The trigram model [section 3] performed better in most metrics compared to the baseline model [section 1] in this project. The precision score at which the baseline model predicts for female is 64% and for male is 61% whereas it is 82% for female and 75% for male in the trigram model. This means that the percentage of correctly predicted instances over the amount of correct and incorrect predictions is higher in the trigram model for both genders. Similarly, the recall for the baseline model is 95% for female and 12% for male whereas it is 86% for female and 68% for male in the trigram model, which means that the percentage of correctly predicted instances over the amount of total predictions is higher for female and lower for male in the baseline model compared to the trigram model. In both models, the recall is higher for female predictions and higher recall is generally considered good. The f-1 score represents harmonic mean of both precision and recall. It is difficult to maximize both precision and recall at the same time, but we can do that in an easier way with the f-1 score metric. The f-1 score is higher for both female and male in the trigram model, with scores of 84% for female and 71% for male compared to 77% for female and 20% for male in the baseline model. 

Overall, the trigram model clearly stands out. Although it does not have a remarkably great accuracy like 95%, it does predict correctly 77% of the time on test data. In future, we can feed more training examples and/or select even better features than the character trigrams to increase the accuracy score of the model.

# 7. Some Test Examples on the Trigram N. Bayes Model

In [None]:
classifier_3.classify(gender_features_3('Jakob')) 

'male'

In [None]:
classifier_3.classify(gender_features_3('Whitney')) #wrong prediction

'male'

In [None]:
classifier_3.classify(gender_features_3('Carroll')) #wrong prediction

'male'

In [None]:
classifier_3.classify(gender_features_3('Aanand')) #wrong prediction

'female'

In [None]:
classifier_3.classify(gender_features_3('Collin')) #wrong prediction

'female'

In [None]:
classifier_3.classify(gender_features_3('Jacqueline'))

'female'

In [None]:
classifier_3.classify(gender_features_3('Alann')) #wrong prediction

'female'

In [None]:
classifier_3.classify(gender_features_3('Matt')) 

'male'

In [None]:
classifier_3.classify(gender_features_3('Agatha')) 

'female'

In [None]:
classifier_3.classify(gender_features_3('Louis')) #wrong prediction

'female'

In [None]:
classifier_3.classify(gender_features_3('Rita')) 

'female'

In [None]:
classifier_3.classify(gender_features_3('Harper')) 

'male'

In [None]:
classifier_3.classify(gender_features_3('John')) 

'male'

In [None]:
classifier_3.classify(gender_features_3('Sally')) 

'female'

In [None]:
classifier_3.classify(gender_features_3('Suzanne')) 

'female'

In [None]:
classifier_3.classify(gender_features_3('Ross')) 

'female'

Dataset extract:
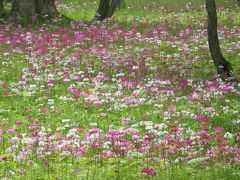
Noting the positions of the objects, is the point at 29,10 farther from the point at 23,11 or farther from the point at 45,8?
the point at 45,8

Stated problem 1:
Rewrite the paragraph of the trigram model text that begins "Overall, the trigram model clearly stands out" as a short bulleted list, keeping its main facts.
Stated problem 2:
Translate this sentence from the trigram model text into Spanish: "The f-1 score represents harmonic mean of both precision and recall."
Stated problem 3:
Decide whether each statement agrees with the trigram model text, answering yes or no and quoting the words of the text that decide it: (a) The baseline model's precision for female is 64%. (b) The trigram model reaches an accuracy of 95%. (c) In the trigram model, the f-1 score for male is 71%.
The lines placed after the text are not used in any task.

Result 1:
- The trigram model clearly stands out overall.
- Its accuracy is not remarkably high (not like 95%), but it predicts correctly 77% of the time on test data.
- Accuracy could be raised in future by feeding more training examples and/or selecting better features than character trigrams.

Result 2:
La puntuación f-1 representa la media armónica de la precisión y la exhaustividad.

Result 3:
(a) Yes: "The precision score at which the baseline model predicts for female is 64%"
(b) No: "Although it does not have a remarkably great accuracy like 95%, it does predict correctly 77% of the time on test data."
(c) Yes: "with scores of 84% for female and 71% for male"